若林所長が設置変更許可報告書を須田町長に手渡した

 その後、同社は安全協定に基づき、県と立地自治体の石巻市と女川町に経過を報告。女川町役場を訪れた若林利明発電所長は「ハード、ソフト面で安全性向上を目指す。地元理解が重要であり、丁寧な説明で住民理解を得たい」と語り、須田善明町長に報告書を手渡した。

女川原発2号機合格

今後の再稼働へ向けた考えも市長に伝えた

 規制委は今後、整備に関する詳細設計をまとめた「工事計画」、原発の運転や管理に関わる「保安規定変更」の認可申請審査を進めるが、認可にはいずれも一定期間を要する見通し。また、同社が取り組む各種安全対策工事は、来年度以降の完了を予定する。住民理解を広げるため、同社は安全対策を確認してもらう施設見学会や広報媒体を使った情報発信も行う。

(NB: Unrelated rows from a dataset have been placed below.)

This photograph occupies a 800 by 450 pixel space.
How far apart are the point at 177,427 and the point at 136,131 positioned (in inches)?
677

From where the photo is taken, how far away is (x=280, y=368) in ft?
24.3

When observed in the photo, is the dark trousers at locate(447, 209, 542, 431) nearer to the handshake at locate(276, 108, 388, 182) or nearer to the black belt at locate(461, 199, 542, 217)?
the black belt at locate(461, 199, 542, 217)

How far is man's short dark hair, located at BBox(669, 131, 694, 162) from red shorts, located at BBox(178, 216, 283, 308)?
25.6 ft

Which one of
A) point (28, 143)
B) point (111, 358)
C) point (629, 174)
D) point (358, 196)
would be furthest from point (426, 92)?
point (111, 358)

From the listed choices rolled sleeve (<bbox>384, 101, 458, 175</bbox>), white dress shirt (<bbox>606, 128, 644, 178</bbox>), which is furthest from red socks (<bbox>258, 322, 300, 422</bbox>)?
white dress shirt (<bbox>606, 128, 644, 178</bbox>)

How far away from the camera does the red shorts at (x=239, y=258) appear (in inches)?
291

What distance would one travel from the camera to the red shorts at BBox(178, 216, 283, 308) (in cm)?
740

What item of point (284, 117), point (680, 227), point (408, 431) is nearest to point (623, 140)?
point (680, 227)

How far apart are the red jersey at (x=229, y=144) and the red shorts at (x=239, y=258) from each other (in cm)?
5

 27日には経産省職員が県庁を訪れ、再稼働の地元同意を求める書状を村井嘉浩知事に届けた。地元同意の判断に向け、県は国から担当者を招いて住民説明会の実施を検討。石巻市や女川町のほか、原発30㌔圏内の周辺自治体の声も聞く。県議会は6月定例会で意見を集約。地元同意の判断時期に対し、村井知事は「いたずらに長引かせることなく、拙速と言われることのないようにする」と話していた。